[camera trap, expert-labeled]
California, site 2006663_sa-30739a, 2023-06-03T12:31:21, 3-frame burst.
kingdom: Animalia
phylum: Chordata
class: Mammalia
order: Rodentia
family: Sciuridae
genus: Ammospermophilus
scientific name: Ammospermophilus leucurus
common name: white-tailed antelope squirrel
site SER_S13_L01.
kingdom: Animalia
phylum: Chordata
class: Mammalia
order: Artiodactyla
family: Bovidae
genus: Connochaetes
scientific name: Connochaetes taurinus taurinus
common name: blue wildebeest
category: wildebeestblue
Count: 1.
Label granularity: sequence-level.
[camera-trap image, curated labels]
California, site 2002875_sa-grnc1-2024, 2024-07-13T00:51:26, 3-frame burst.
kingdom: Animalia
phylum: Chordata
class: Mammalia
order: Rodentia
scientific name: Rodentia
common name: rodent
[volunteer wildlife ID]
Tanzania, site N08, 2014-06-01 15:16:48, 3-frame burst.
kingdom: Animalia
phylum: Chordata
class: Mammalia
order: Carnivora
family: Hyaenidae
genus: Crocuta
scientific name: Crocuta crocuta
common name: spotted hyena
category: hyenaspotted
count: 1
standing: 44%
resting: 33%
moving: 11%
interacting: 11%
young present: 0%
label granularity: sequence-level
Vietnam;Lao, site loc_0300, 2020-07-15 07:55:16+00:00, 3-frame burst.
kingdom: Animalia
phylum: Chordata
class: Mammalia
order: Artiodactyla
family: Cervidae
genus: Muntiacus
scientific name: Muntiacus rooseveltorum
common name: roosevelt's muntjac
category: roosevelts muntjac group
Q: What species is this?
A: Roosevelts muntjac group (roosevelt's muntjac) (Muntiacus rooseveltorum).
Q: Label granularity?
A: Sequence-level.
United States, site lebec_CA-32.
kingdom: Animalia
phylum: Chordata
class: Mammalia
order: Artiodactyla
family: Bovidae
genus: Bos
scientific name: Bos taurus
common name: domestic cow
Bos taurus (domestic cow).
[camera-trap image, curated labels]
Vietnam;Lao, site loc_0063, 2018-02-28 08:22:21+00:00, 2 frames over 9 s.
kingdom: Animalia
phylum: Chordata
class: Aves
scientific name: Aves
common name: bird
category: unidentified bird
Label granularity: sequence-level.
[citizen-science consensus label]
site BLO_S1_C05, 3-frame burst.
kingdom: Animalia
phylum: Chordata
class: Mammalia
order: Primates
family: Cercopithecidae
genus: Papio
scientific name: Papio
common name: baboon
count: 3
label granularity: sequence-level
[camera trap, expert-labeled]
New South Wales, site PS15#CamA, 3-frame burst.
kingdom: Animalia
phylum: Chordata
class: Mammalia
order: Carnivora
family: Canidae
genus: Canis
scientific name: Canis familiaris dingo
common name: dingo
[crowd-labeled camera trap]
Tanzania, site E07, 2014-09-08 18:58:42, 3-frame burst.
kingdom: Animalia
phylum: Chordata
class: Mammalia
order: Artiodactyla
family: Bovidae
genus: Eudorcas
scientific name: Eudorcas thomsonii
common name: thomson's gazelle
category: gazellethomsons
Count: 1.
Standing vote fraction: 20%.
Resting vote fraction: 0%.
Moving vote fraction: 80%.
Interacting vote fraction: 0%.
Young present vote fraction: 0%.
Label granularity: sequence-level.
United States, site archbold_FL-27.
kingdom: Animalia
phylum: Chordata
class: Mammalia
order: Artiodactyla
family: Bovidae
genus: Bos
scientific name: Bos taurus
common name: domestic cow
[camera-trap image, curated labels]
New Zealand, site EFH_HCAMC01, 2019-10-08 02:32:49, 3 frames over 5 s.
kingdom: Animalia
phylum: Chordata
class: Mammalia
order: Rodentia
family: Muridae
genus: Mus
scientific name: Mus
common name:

* **About this task**
Your answer must consist solely of the lines from the top of the entries above through the line containing "Q: What species is this?", copied exactly, both ends included.

* **Exercise answer**
[camera trap, expert-labeled]
California, site 2006663_sa-30739a, 2023-06-03T12:31:21, 3-frame burst.
kingdom: Animalia
phylum: Chordata
class: Mammalia
order: Rodentia
family: Sciuridae
genus: Ammospermophilus
scientific name: Ammospermophilus leucurus
common name: white-tailed antelope squirrel
site SER_S13_L01.
kingdom: Animalia
phylum: Chordata
class: Mammalia
order: Artiodactyla
family: Bovidae
genus: Connochaetes
scientific name: Connochaetes taurinus taurinus
common name: blue wildebeest
category: wildebeestblue
Count: 1.
Label granularity: sequence-level.
[camera-trap image, curated labels]
California, site 2002875_sa-grnc1-2024, 2024-07-13T00:51:26, 3-frame burst.
kingdom: Animalia
phylum: Chordata
class: Mammalia
order: Rodentia
scientific name: Rodentia
common name: rodent
[volunteer wildlife ID]
Tanzania, site N08, 2014-06-01 15:16:48, 3-frame burst.
kingdom: Animalia
phylum: Chordata
class: Mammalia
order: Carnivora
family: Hyaenidae
genus: Crocuta
scientific name: Crocuta crocuta
common name: spotted hyena
category: hyenaspotted
count: 1
standing: 44%
resting: 33%
moving: 11%
interacting: 11%
young present: 0%
label granularity: sequence-level
Vietnam;Lao, site loc_0300, 2020-07-15 07:55:16+00:00, 3-frame burst.
kingdom: Animalia
phylum: Chordata
class: Mammalia
order: Artiodactyla
family: Cervidae
genus: Muntiacus
scientific name: Muntiacus rooseveltorum
common name: roosevelt's muntjac
category: roosevelts muntjac group
Q: What species is this?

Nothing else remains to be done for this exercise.